For a superior comparison of the developmental relationship among the Aspergillus species, sharing of repeats was analyzed within the transcribed sequences. As previously reported (Mahfooz et al., 2015), motif sharing within the transcripts of Aspergillus species was investigated manually in Microsoft Excel workbook, 2007. Every motif obtained in the transcripts of each species was placed in Microsoft Excel sheet and searched for its counterpart in the transcripts of remaining species. If motif was available in all the four transcripts, it was deemed as common. Thus, the motifs shared between two and three transcript sequences were also analyzed. The motif which did not have any match was considered as novel. PRIMER 3 online software program (frodo.wi.mit.edu/) was used to design primers complementary to the flanking regions of microsatellites. We expected the primers to be 18–24 bp in length, with annealing temperature in the range of 54–62°C, and product lengths between 150 and 400 bp.
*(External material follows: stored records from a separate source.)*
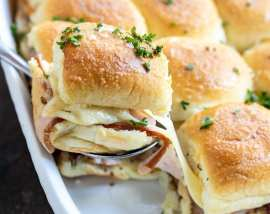 ham cheese slider being lifted out of casserole dish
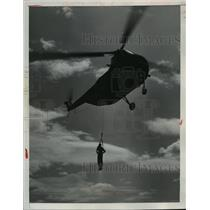 1952 Press Photo A flyer is downed by helicopter during a Fort Bragg Air Show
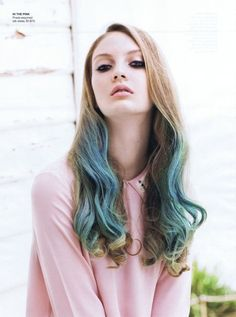 Cute hair idea, adding some turquoise to the front ends of long naturally colored hair.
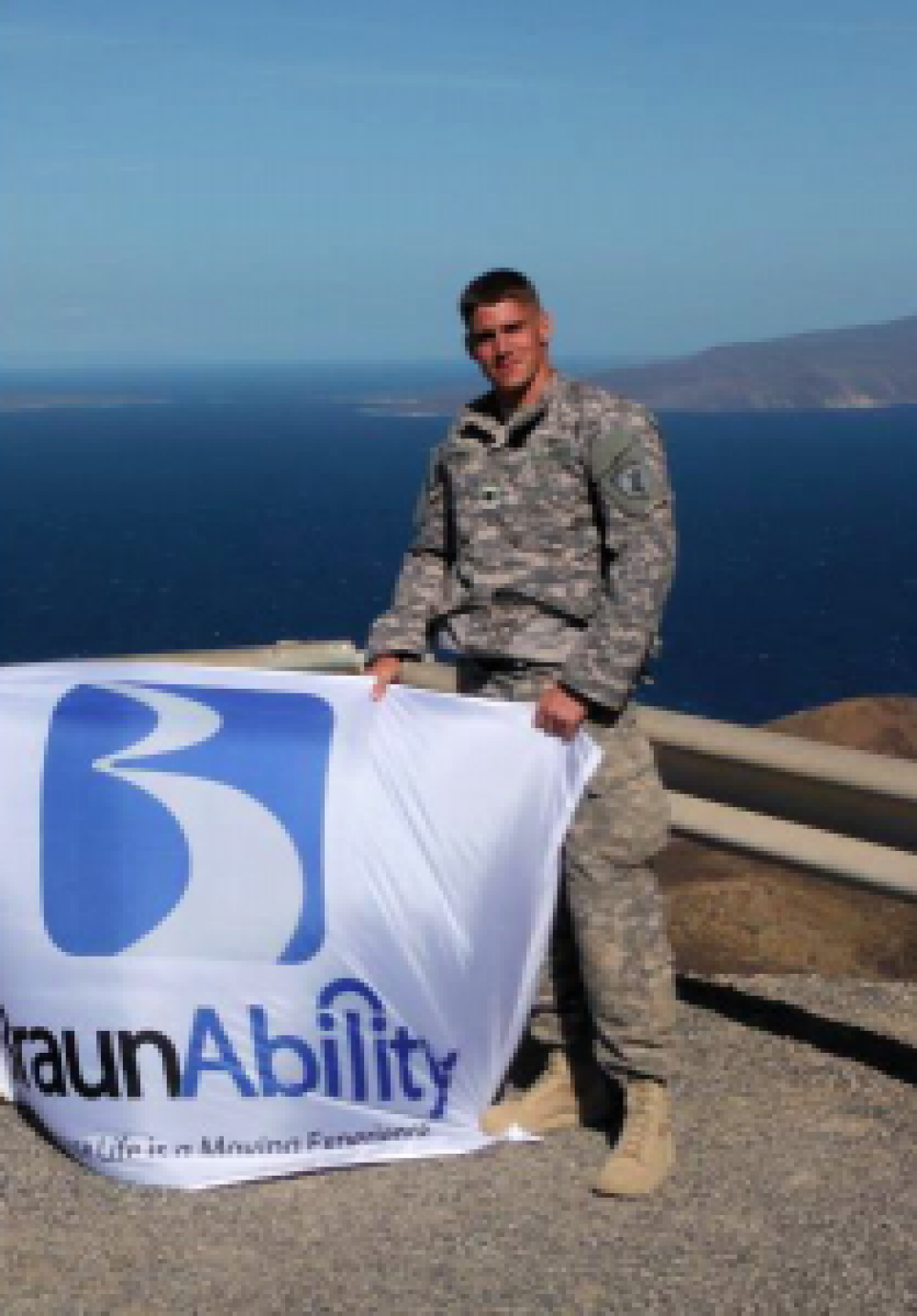 Sergent Don Perkins holds a BraunAbility flag while stationed at his deployment location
A total of 2,169 primers were designed from the four Aspergillus species (Supplementary Table 1). Online software GC content calculator (http://www.sciencebuddies.org/science-fair-ojects/project_ideas/Genom_GC_Calcu-lator.shtml) was used to calculate the G+C content of the genomes and transcripts. Pearson correlation coefficient was calculated using SPSS package (SPSS V16.0, SPSS Inc., Chicago, IL, USA).
Fungal Isolates
A total of 23 different Aspergillus isolates representing 11 each from A. niger and A. terreus along with one from A. nidulans was obtained from Department of Plant Pathology, Indian Agricultural Research Institute, Pusa, New Delhi, India (Supplementary Table 2). These isolates represent the diverse agro-climatic zones of India.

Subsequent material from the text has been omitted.